━━━━━ Trecho do texto ━━━━━
Sera que mulheres sauditas poderao dirigir e ser tao feliz como essa mulher?
A jovem Manal al-Sharif, divorciada e mãe de um filho, foi presa em 21 de maio em Dhahran, na Arábia Saudita, por dirigir sem carteira nas ruas de Al-Khobar. A prisão transformou-a instantaneamente em ícone do movimento para que as mulheres tenham permissão de dirigir no reino. Chamada de “a Rosa Parks da Arábia”, em referência à mulher que liderou, no Sul dos Estados Unidos nos anos 60, a campanha de desobediência civil para a dessegregação de ônibus públicos que forçavam negros a sentarem-se apenas nos bancos traseiros, Al-Sharif foi libertada após 10 dias na prisão de Dammam e a promessa de que ela interromperia sua campanha para permitir quer mulheres dirijam.
A Arábia Saudita tem a infeliz distinção de ser o único país do mundo que proíbe as mulheres de dirigir. O debate sobre permitir ou não que as mulheres dirijam no reino ultraconservador tem sido travado há muitas décadas, mas apenas recentemente recebeu um impulso quando diversas mulheres sauditas começaram a dirigir em diferentes cidades, filmando a si próprias enquanto o faziam e postando seus vídeos no YouTube.
Al-Sharif foi uma dessas mulheres, e a analista de segurança da companhia petrolífera estatal Saudi Aramco, de 31 anos, pagou o preço por sua iniciativa.
Antes disso, ativistas haviam iniciado uma nova campanha para permitir que mulheres dirijam, formando um grupo no Facebook chamado Women2Drive, que atraiu 2.792 adeptos online. O grupo está conclamando todas as mulheres que possuem carteiras de motorista estrangeiras ou internacionais para dirigirem seus carros no dia 17 de junho, em qualquer local ou período que queiram nesse dia.
As opiniões se dividem sobre a questão de saber se a ação e a posterior prisão de Al-Sharif foram boas ou ruins para o movimento.
━━━━━ Registros listados ━━━━━
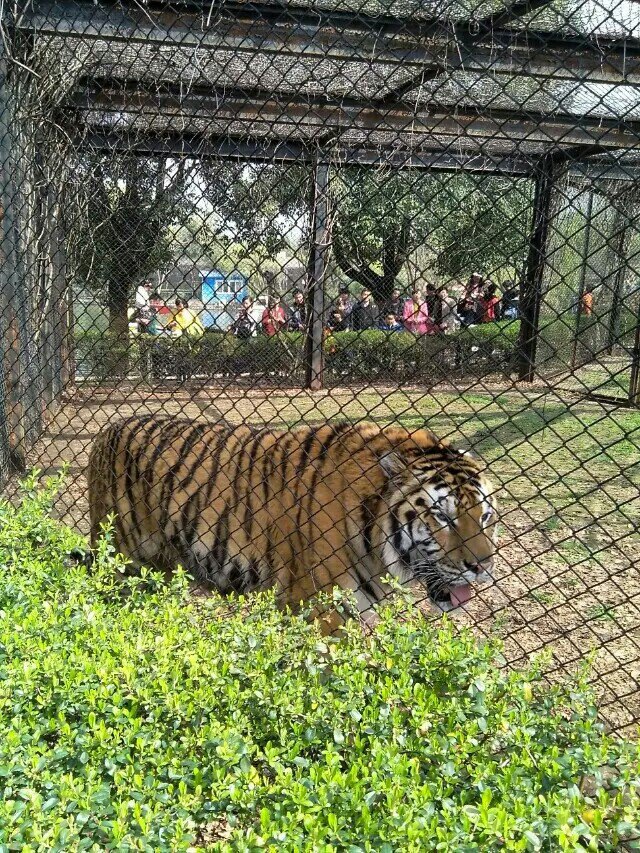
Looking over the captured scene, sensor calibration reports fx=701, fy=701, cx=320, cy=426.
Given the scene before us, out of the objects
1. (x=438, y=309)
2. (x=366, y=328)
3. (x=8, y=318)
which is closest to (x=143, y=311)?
(x=366, y=328)

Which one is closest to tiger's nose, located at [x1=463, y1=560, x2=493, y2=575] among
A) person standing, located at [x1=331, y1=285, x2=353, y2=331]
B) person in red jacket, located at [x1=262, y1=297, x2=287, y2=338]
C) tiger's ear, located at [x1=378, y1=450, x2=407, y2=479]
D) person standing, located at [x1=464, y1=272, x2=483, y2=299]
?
tiger's ear, located at [x1=378, y1=450, x2=407, y2=479]

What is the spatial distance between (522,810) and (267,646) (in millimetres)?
833

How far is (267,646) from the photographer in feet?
6.36

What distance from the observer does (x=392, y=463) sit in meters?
2.86

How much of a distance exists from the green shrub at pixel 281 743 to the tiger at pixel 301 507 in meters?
0.83

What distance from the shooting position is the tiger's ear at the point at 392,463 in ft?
9.36

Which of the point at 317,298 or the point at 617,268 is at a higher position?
the point at 617,268

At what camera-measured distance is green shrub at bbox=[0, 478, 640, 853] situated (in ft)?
4.27

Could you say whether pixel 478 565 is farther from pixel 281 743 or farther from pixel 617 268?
pixel 281 743

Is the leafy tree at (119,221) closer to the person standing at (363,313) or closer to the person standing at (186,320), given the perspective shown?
the person standing at (186,320)

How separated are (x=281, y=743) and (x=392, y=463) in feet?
4.78

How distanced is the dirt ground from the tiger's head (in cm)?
14

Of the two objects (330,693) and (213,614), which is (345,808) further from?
(213,614)

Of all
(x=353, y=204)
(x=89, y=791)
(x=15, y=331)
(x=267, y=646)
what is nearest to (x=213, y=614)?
(x=267, y=646)
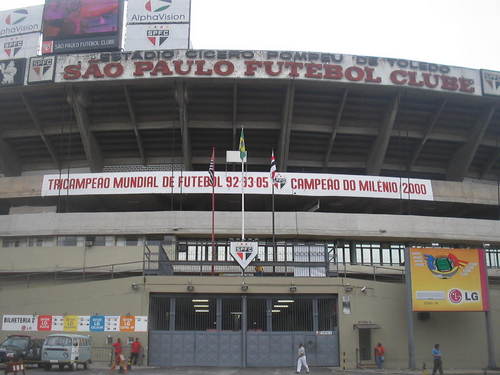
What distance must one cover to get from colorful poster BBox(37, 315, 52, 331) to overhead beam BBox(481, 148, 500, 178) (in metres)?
37.7

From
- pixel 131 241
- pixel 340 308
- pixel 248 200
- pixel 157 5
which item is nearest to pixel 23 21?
pixel 157 5

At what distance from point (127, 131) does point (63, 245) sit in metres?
10.4

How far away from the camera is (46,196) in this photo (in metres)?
38.6

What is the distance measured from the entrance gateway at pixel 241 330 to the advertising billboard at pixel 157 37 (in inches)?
978

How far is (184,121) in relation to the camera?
38.3m

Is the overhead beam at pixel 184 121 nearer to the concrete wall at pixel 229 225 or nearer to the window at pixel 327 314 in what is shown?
the concrete wall at pixel 229 225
━━━━━
▶ Descrição da tarefa:
Reproduza, sem alterações, a parte do texto sobre a proibição de mulheres dirigirem na Arábia Saudita que começa em "Sera que mulheres" e termina em "quer mulheres dirijam.".

▶ Tarefa concluída:
Sera que mulheres sauditas poderao dirigir e ser tao feliz como essa mulher?
A jovem Manal al-Sharif, divorciada e mãe de um filho, foi presa em 21 de maio em Dhahran, na Arábia Saudita, por dirigir sem carteira nas ruas de Al-Khobar. A prisão transformou-a instantaneamente em ícone do movimento para que as mulheres tenham permissão de dirigir no reino. Chamada de “a Rosa Parks da Arábia”, em referência à mulher que liderou, no Sul dos Estados Unidos nos anos 60, a campanha de desobediência civil para a dessegregação de ônibus públicos que forçavam negros a sentarem-se apenas nos bancos traseiros, Al-Sharif foi libertada após 10 dias na prisão de Dammam e a promessa de que ela interromperia sua campanha para permitir quer mulheres dirijam.